McDonalds now has more than a score of its restaurants in Israel. But they are getting mixed reviews. It all has to do with whether or not cheeseburgers are permissible for Jews to eat. The more orthodox Israelis, against seething a kid in its own milk (Deut. 14:21), hold strong taboos against eating cheese and beef together. More liberal Israelis love cheeseburgers. So a war of intolerance is being waged just underneath the Golden arches, not far from the Dome of the Rock.
Intolerance takes many forms, and I'm prone to agree with George Bernard Shaw that tolerance is the flabbiest of virtues. But American Christians have their own cheeseburger wars to reckon with. I only say that because it doesn't take a genius to see the growing division in America's former monolith of evangelicalism. Evangelicalism has managed a mighty front because evangelicals themselves have been willing to stick together on the big things in order to present a united front to the world. I like the let's-get-together spirit of evangelicalism. It is not organic ecumenism — the various churches and denominations within it have never sought to merge their statements of faith. It's just that we know we had a lot to gain by agreeing that we all held some great things in common. But now, it seems to me that we are seeing the first evidences of splintering.
Premillennialists are sometimes reluctant to forgive posts.
Calvinists have sometimes been severe with Arminians, and vice-versa.
Many point out the functional distance between Moody magazine and Christianity Today. There are many who bemoan the divide between Moody Bible Institute and Wheaton.
Recently, the impious Wittenburg Door gave James Dobson the Green Weenie, their spurious slur, apparently for no other reason than being an incontrovertible icon. James Dobson probably didn't weep over this since they had just drubbed Mother Theresa in a previous issue. The point is, the Wittenburg Door is supposed to be on the same side of good and evil as James Dobson.
Some evangelicals so dislike Christianity Today, they wouldn't want to be caught reading it when Jesus comes again, which He will do — premillennially, of course. What is causing all of this division?
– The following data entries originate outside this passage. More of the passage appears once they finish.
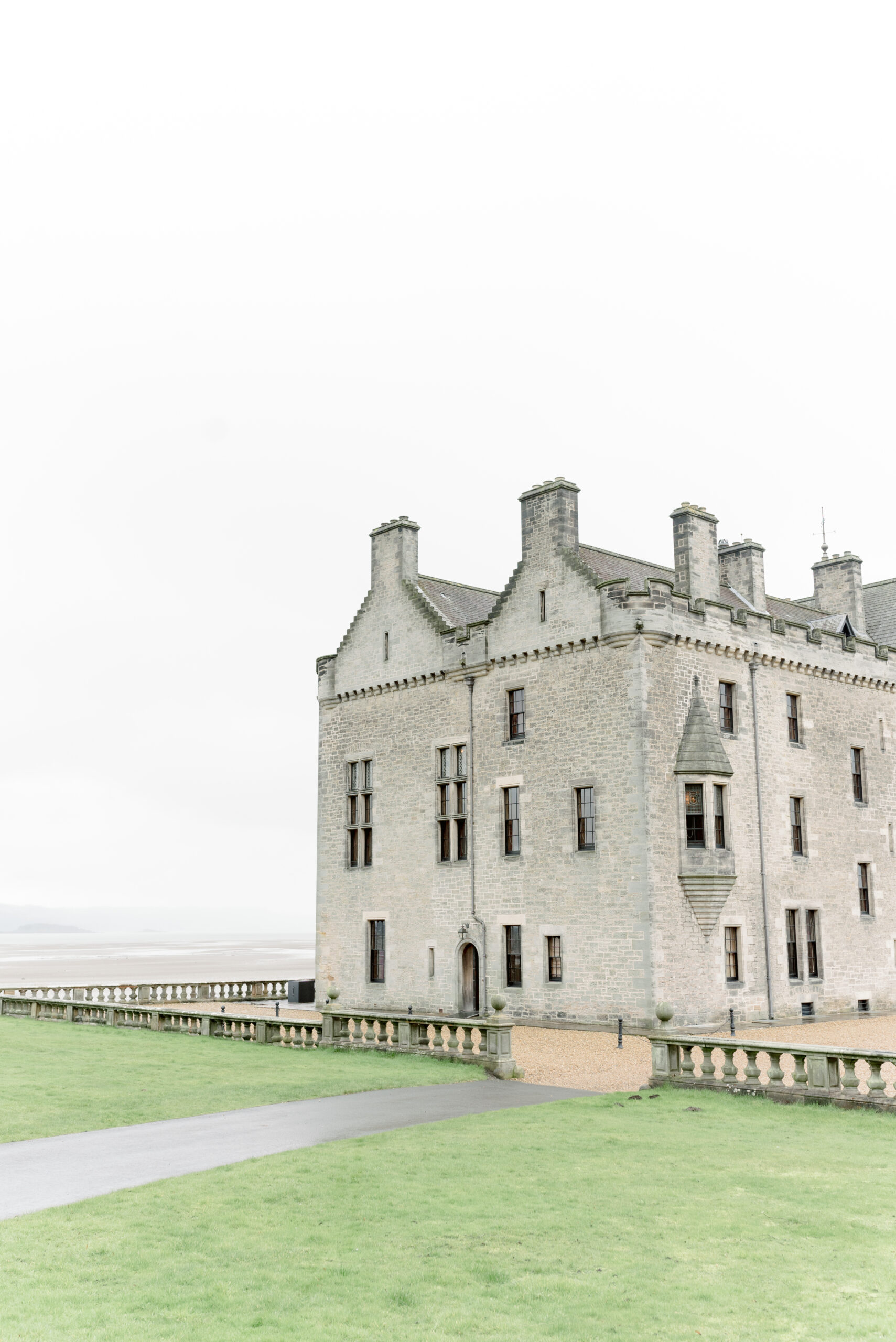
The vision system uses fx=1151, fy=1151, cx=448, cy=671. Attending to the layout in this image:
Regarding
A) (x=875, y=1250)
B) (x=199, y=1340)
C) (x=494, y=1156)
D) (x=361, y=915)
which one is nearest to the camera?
(x=199, y=1340)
Why can't we tolerate each other since we believe in such basic things as "Jesus saves" and "hell is forever?"
I wouldn't bring all of this up except that our entire age is riddled with unyielding, opinionated people. Everybody is out looking for those wonderful people who believe exactly what they do about everything. The key word here is the adjective exactly. It isn't enough that they believe close to the same things. They must be perfectly alike. People like that are hard to find and when you do think you've located one, they'll later disappoint you with some trivial deviance.
In spite of the new interdenominational respect fostered by Promise Keepers, this division and intolerance seems to be growing. The intolerance sometimes focuses on evangelicalism's various leaders and thinkers. Those who serve any particular hero to the extent that it leads them to be critical of others need to reread I Corinthians. Baals of all sorts come dressed in clothes rather like our own.
Hero worship — since Bible times — has been a kind of cultism that puts scales over the eyes. Remember, the Corinthians were saying, "I am of Paul, I am of Cephas, I am of Apollos (I Cor. 3:4)." They were becoming so divisive, that Paul uses some of his letter to plead for tolerance.
Zeal is good, said the Apostle, as long as it's according to knowledge. But fervent views do tend to narrow the periphery and before long, we find ourselves isolated because we can't find anyone who agrees with every point of our own private agenda. These little differences are forming fissures in evangelical solidarity.
Is evangelicalism fraying? Will we soon have two evangelicalisms, or three? I am not a prophet, only a trend extender, but it looks to me like there are already those who have adopted MacArthur to the extent they feel they must reject Swindoll. Maybe it's time we called a great big meeting and read I Corinthians all the way through, pausing for a little prayer in the third chapter.